Only the lines from the one containing "As observable in" through the end of the data below should be copied, each exactly as written and with both ends kept.

[Recorded data]
========================================

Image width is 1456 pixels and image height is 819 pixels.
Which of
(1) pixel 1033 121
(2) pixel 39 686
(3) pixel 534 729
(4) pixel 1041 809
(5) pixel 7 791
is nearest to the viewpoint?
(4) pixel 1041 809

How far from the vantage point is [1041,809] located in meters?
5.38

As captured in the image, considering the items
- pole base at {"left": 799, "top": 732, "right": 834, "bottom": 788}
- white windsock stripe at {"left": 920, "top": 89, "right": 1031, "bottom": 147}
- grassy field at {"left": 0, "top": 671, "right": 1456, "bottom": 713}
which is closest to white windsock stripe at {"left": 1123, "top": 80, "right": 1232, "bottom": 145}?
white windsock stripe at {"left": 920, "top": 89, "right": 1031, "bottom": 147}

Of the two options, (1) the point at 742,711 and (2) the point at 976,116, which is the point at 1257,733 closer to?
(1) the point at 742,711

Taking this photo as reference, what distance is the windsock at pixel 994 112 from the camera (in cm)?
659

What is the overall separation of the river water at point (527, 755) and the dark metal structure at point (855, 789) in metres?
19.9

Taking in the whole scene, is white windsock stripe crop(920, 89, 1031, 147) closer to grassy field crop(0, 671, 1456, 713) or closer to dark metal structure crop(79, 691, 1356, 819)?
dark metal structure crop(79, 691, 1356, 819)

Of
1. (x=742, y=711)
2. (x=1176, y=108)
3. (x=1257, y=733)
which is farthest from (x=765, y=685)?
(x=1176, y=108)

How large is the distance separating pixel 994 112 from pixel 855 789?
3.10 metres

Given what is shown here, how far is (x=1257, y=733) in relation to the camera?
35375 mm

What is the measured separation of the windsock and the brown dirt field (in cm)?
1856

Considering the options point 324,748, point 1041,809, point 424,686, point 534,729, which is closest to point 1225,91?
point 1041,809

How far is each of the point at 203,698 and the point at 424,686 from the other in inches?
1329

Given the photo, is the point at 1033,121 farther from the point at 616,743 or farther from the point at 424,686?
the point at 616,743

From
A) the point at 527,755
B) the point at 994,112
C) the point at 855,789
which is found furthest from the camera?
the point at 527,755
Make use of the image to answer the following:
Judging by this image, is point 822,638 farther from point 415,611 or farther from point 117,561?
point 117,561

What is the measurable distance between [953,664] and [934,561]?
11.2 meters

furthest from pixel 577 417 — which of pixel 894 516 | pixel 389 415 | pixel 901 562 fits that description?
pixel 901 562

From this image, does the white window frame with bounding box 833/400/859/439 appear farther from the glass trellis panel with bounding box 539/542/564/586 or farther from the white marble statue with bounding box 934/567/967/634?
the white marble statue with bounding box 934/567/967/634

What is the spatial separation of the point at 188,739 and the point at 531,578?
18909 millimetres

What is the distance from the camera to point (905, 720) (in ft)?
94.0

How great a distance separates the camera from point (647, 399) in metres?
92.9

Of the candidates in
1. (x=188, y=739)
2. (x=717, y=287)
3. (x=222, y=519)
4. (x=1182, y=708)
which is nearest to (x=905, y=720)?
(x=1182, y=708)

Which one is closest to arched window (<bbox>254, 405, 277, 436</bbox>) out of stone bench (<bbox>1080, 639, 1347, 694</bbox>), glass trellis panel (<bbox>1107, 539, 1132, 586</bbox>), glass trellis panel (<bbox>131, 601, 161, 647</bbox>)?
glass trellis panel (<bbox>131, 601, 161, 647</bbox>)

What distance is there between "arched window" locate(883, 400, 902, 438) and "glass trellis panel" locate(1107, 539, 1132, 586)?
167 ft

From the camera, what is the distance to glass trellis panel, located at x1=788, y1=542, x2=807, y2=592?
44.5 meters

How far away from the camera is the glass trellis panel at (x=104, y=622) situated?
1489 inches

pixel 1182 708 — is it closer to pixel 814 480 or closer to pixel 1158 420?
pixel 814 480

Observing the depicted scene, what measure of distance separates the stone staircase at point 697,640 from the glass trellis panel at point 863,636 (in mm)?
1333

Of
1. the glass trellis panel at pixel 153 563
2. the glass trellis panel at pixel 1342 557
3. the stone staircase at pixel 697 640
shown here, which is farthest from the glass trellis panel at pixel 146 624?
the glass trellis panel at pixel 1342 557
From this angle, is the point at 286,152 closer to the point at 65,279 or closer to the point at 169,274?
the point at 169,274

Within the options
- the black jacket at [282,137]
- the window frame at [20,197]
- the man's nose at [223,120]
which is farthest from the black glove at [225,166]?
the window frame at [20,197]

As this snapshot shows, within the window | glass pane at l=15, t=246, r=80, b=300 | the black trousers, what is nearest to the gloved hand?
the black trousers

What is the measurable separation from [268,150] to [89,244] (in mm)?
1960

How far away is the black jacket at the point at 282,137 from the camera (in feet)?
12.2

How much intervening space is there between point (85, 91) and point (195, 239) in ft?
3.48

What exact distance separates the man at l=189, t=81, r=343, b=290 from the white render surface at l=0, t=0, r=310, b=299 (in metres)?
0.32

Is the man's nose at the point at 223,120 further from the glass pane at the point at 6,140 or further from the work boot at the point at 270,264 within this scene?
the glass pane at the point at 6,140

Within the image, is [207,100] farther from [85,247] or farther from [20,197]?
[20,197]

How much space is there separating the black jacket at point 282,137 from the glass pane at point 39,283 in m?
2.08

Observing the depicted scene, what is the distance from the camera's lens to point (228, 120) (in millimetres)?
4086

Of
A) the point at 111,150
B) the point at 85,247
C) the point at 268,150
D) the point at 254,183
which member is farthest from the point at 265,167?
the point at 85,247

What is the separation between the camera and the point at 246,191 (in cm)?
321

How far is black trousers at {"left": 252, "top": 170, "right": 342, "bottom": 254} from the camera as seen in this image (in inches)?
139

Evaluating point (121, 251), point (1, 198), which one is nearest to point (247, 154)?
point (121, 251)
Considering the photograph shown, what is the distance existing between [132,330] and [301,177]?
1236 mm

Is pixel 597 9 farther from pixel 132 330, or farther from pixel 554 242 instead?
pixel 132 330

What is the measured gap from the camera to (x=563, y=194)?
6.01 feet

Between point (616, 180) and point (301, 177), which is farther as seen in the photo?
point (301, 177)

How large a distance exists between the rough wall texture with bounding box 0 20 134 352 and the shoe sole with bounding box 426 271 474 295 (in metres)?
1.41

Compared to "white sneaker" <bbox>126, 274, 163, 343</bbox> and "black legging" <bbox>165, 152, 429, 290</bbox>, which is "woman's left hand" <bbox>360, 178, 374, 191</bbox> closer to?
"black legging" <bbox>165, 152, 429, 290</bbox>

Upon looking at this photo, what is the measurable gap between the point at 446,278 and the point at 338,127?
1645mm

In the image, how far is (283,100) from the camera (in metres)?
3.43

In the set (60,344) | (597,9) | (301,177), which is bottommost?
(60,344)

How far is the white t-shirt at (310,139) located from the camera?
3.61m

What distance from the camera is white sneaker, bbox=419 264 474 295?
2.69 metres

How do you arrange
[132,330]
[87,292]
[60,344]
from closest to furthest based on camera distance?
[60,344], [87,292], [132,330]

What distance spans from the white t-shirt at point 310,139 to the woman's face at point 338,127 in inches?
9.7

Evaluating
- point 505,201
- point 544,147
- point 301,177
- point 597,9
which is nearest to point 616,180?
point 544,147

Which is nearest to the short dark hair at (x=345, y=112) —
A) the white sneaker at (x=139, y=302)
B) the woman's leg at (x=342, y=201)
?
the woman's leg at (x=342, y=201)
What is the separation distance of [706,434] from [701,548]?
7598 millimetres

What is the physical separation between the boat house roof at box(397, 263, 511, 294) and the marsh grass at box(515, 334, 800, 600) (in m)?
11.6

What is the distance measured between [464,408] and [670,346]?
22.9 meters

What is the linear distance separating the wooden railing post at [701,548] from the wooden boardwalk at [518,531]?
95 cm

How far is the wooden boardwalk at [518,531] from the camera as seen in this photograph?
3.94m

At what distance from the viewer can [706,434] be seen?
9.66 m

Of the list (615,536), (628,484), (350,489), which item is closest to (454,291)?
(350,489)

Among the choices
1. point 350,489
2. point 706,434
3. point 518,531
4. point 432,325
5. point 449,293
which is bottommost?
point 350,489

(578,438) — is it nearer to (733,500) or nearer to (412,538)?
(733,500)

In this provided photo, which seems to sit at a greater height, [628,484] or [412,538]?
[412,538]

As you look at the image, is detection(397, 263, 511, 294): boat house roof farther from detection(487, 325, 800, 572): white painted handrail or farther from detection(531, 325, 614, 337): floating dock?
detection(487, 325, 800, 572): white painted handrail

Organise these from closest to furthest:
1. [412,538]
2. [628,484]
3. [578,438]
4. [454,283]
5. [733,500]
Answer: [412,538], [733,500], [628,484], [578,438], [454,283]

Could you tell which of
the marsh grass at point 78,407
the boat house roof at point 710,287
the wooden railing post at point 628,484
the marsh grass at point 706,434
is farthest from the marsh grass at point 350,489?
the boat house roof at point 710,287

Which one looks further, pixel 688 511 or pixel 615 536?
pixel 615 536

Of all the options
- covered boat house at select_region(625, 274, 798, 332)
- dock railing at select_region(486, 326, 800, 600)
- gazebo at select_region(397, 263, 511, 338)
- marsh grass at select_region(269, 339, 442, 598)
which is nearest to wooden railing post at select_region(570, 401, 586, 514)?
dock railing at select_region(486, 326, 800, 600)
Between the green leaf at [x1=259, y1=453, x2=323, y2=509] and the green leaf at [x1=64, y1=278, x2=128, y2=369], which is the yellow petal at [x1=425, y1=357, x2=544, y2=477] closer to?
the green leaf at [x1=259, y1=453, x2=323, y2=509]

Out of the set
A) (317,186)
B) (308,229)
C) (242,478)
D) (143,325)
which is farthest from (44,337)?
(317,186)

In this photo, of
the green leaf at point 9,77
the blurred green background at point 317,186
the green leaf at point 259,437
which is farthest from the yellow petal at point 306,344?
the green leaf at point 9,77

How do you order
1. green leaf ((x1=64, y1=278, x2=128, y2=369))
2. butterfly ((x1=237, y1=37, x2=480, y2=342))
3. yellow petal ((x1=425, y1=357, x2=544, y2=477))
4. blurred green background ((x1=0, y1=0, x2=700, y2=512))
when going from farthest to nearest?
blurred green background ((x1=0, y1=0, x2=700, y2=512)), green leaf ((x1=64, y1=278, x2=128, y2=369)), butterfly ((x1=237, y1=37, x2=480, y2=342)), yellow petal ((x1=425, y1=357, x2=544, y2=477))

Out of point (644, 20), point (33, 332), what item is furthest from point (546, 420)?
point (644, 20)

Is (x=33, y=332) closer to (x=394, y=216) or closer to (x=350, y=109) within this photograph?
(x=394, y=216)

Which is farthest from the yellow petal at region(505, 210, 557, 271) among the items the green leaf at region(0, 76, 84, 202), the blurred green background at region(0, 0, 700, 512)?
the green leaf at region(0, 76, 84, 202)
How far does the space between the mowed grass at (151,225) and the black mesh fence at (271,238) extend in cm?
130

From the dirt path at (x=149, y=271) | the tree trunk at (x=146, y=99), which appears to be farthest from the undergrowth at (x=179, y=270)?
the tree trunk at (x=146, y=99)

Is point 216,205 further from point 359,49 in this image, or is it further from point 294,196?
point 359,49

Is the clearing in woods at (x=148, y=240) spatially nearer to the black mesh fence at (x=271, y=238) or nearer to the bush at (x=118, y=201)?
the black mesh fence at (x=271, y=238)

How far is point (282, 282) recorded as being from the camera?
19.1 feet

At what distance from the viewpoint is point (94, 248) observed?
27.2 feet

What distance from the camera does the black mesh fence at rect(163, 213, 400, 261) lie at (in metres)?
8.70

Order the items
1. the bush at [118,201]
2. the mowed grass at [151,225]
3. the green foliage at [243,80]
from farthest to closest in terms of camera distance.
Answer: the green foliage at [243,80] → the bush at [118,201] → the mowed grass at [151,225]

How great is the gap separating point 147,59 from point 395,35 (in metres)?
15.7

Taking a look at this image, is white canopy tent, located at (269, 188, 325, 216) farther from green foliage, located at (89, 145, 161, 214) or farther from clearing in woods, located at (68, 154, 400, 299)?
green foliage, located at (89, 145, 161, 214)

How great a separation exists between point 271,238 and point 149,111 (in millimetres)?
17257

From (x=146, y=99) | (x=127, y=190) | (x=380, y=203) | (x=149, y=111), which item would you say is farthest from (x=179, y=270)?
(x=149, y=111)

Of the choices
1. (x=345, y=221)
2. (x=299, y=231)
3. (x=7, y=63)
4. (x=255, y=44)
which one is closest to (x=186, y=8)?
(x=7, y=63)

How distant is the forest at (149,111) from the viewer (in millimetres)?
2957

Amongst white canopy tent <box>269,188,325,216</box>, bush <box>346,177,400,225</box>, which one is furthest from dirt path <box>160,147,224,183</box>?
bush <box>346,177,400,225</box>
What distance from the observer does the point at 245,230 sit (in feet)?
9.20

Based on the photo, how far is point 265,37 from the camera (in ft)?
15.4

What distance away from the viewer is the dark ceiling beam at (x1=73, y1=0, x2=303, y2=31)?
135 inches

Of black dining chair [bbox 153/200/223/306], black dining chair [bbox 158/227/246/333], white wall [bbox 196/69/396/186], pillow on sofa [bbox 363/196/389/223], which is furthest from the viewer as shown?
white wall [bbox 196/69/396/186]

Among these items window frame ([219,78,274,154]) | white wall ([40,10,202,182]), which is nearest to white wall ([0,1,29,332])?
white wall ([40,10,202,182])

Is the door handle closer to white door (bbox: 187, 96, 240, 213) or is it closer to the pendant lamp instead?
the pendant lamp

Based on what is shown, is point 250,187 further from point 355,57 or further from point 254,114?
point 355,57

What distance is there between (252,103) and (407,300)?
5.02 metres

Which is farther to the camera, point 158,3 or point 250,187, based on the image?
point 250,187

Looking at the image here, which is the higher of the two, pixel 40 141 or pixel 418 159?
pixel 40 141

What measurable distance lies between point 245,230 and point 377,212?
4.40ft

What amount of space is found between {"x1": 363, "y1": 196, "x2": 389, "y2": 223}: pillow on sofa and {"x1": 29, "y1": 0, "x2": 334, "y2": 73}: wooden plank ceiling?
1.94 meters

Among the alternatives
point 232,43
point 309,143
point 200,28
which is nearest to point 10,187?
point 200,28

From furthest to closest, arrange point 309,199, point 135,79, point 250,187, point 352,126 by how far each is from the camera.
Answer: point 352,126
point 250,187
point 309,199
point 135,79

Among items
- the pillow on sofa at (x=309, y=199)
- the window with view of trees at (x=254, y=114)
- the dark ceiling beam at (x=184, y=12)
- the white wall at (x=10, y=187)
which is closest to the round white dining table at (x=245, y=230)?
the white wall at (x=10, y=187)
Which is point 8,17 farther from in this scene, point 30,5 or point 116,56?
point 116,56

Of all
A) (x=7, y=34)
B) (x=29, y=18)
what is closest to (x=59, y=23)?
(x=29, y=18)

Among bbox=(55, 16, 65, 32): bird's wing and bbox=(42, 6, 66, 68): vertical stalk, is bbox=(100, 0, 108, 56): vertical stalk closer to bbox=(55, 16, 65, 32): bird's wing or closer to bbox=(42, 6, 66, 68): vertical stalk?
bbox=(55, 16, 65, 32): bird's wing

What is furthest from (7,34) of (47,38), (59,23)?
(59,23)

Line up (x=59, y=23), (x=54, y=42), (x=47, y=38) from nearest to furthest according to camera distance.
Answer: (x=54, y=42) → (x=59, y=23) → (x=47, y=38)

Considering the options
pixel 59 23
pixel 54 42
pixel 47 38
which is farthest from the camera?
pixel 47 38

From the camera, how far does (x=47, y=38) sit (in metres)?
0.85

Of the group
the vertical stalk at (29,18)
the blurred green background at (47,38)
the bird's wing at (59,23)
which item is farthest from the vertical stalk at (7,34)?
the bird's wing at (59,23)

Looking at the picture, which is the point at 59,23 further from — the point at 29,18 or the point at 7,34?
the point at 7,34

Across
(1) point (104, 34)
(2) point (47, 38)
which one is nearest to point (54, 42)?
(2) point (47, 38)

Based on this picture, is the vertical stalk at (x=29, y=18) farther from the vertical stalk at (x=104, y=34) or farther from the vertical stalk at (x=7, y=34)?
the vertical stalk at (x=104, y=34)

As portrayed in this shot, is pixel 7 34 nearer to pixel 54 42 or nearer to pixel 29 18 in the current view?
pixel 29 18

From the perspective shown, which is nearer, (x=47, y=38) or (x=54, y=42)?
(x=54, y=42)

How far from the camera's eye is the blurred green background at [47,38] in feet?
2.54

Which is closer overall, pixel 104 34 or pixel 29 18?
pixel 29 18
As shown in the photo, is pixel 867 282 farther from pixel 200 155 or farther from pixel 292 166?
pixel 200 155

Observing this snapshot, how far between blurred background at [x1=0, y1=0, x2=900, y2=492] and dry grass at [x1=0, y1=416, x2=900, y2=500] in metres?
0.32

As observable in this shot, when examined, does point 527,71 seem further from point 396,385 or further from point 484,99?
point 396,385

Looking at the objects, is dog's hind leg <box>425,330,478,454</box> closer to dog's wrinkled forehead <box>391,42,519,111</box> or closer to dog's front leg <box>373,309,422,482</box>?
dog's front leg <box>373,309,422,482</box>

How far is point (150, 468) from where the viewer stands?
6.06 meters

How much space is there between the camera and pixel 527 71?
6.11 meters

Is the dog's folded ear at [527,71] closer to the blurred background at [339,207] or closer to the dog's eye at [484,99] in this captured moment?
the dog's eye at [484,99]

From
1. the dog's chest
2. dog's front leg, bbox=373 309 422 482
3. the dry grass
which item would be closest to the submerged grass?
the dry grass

========================================

◆ **Output**
As observable in this shot, when examined, does point 527,71 seem further from point 396,385 or further from point 484,99?
point 396,385

Looking at the objects, is dog's hind leg <box>425,330,478,454</box> closer to dog's wrinkled forehead <box>391,42,519,111</box> or closer to dog's front leg <box>373,309,422,482</box>?
dog's front leg <box>373,309,422,482</box>

How far is point (150, 468) from where the viewer stands?
6.06 meters

How much space is there between the camera and pixel 527 71?
6.11 meters

Is the dog's folded ear at [527,71] closer to the blurred background at [339,207] or closer to the dog's eye at [484,99] in this captured moment?
the dog's eye at [484,99]

From
1. the dog's chest
2. dog's front leg, bbox=373 309 422 482
3. the dry grass
which item would be closest to the submerged grass?
the dry grass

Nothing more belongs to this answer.